--- start ---
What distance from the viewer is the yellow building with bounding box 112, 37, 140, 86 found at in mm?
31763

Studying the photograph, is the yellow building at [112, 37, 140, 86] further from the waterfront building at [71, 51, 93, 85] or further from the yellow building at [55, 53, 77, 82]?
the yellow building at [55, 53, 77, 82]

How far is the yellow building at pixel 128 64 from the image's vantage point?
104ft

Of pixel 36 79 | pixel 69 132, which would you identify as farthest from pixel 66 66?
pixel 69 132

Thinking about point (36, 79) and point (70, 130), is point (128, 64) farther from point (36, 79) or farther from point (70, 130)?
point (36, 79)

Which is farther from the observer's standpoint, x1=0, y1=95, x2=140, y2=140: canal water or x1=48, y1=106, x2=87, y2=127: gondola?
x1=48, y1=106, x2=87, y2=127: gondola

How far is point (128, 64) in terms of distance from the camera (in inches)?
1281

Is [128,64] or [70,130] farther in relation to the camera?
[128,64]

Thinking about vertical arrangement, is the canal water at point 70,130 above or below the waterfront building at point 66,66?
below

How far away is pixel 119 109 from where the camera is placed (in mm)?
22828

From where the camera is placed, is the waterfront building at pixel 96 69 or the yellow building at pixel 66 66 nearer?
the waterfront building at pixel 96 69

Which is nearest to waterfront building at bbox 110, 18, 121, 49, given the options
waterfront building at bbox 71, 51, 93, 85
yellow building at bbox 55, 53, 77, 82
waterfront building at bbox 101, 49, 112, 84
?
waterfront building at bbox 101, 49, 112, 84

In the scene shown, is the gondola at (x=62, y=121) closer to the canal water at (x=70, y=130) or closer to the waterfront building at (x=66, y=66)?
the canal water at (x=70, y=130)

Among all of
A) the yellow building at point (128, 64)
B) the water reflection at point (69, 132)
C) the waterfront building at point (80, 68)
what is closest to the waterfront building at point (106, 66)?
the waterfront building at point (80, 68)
--- end ---
## Exercise objective
Write out every line from the records above, word for word.

## Result of the exercise
What distance from the viewer is the yellow building with bounding box 112, 37, 140, 86 found at in mm?
31763

Studying the photograph, is the yellow building at [112, 37, 140, 86] further from the waterfront building at [71, 51, 93, 85] or further from the yellow building at [55, 53, 77, 82]?
the yellow building at [55, 53, 77, 82]

How far is the yellow building at pixel 128 64 from the image's vantage point?
104ft

Of pixel 36 79 | pixel 69 132, which would you identify as farthest from pixel 66 66?
pixel 69 132

Thinking about point (36, 79) and point (70, 130), is point (128, 64) farther from point (36, 79) or farther from point (70, 130)?
point (36, 79)

Which is farther from the observer's standpoint, x1=0, y1=95, x2=140, y2=140: canal water or x1=48, y1=106, x2=87, y2=127: gondola?
x1=48, y1=106, x2=87, y2=127: gondola

How far is point (128, 64) in terms of distance from the camera (in inches)?
1281

Is [128,64] or [70,130] farther in relation to the camera?
[128,64]

Thinking about vertical arrangement, is the canal water at point 70,130 above or below the waterfront building at point 66,66?
below

How far away is pixel 119 109 from where the camera is placed (in mm)?
22828

From where the camera is placed, is the waterfront building at pixel 96 69 or the yellow building at pixel 66 66 nearer?
the waterfront building at pixel 96 69

Which is nearest to waterfront building at bbox 110, 18, 121, 49, given the options
waterfront building at bbox 71, 51, 93, 85
yellow building at bbox 55, 53, 77, 82
waterfront building at bbox 101, 49, 112, 84
?
waterfront building at bbox 101, 49, 112, 84

In the scene shown, is the gondola at (x=62, y=121) closer to the canal water at (x=70, y=130) or closer to the waterfront building at (x=66, y=66)?
the canal water at (x=70, y=130)

Among all of
A) the yellow building at point (128, 64)
B) the water reflection at point (69, 132)
C) the waterfront building at point (80, 68)
what is closest to the waterfront building at point (106, 66)?
the waterfront building at point (80, 68)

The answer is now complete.